Kolomb okyanusu aşmadan çok önce, Aristoteles ve diğer Antik Yunan düşünürleri Dünya’nın yuvarlak olduğunu öne sürmüştü. Bu görüş, bazı gözlemlere dayanıyordu. Örneğin uzaklaşan gemiler yalnızca küçülmekle kalmaz, aynı zamanda ufuk çizgisine doğru “batıyor” gibi görünürdü. Bu durum, bir kürenin yüzeyinde hareket eden bir cisme işaret eder.

Yalnızca Dünya değil, Güneş Sistemimizdeki tüm gezegenler de yuvarlak görünür. Hatta gezegen olmayan bazı gök cisimleri bile bu “yuvarlaklaşma sürecine” katılır.

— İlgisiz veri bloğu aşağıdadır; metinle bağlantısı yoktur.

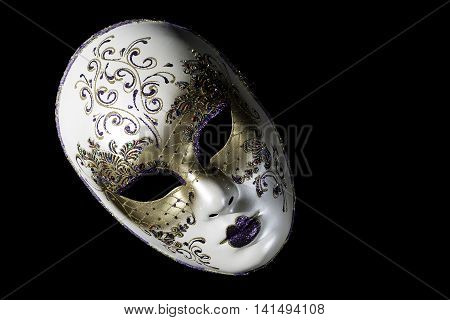 Venetian souvenir mask on black background isolated.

Dünya Ve Diğer Gezegenler Neden Küreseldir?

Gezegenlerin yuvarlak olmasının temel nedeni yerçekimidir. Ancak aynı yerçekimi, tam bir küre beklerken gördüğümüz şekli de bozar. Bu nedenle “yuvarlak” olarak düşündüğümüz gök cisimlerinin çoğu, gerçekte neredeyse küresel yapıdadır.

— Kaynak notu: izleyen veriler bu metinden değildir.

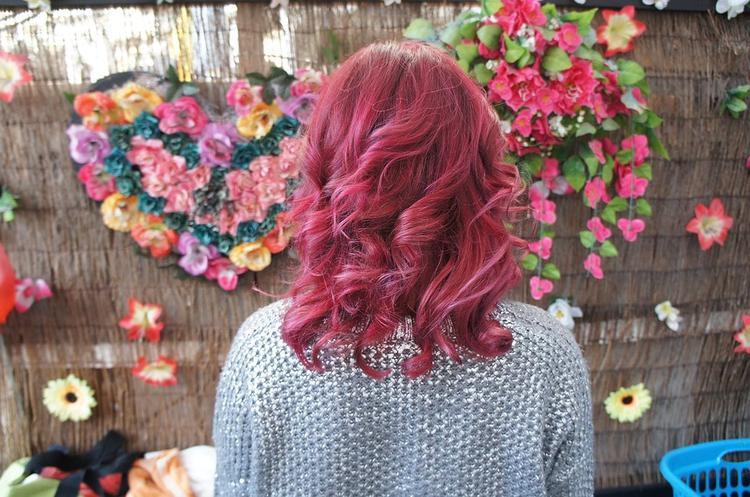 kobieta z różowymi pokręconymi włosami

Örneğin Dünya’yı ele alalım. Eğer kutuplardan kutuplara doğru tüm gezegeni dolaşsaydınız, yaklaşık 39.941 kilometre yol kat ederdiniz. Aynı yolculuğu bu kez ekvator boyunca yapsaydınız, yaklaşık 130 kilometre daha fazla yol almanız gerekirdi. Bunun nedeni, Dünya’nın ekvator bölgesinde şişkin olmasıdır. Bu da gezegenimize oblate sferoid adı verilen, hafifçe basık bir küre şekli kazandırır.

Dünya’nın tam olarak yuvarlak olmadığını ilk dile getiren kişi Isaac Newton oldu. Ona göre Dünya, kutuplardan basık, ekvatordan şişkin bir şekle sahipti. Newton’un bu tanımı doğruydu. Gerçekten de bu “şişkinlik” nedeniyle, Dünya’nın merkezinden deniz seviyesine olan mesafe, ekvatorda kutuplara göre yaklaşık 21 kilometre daha fazladır.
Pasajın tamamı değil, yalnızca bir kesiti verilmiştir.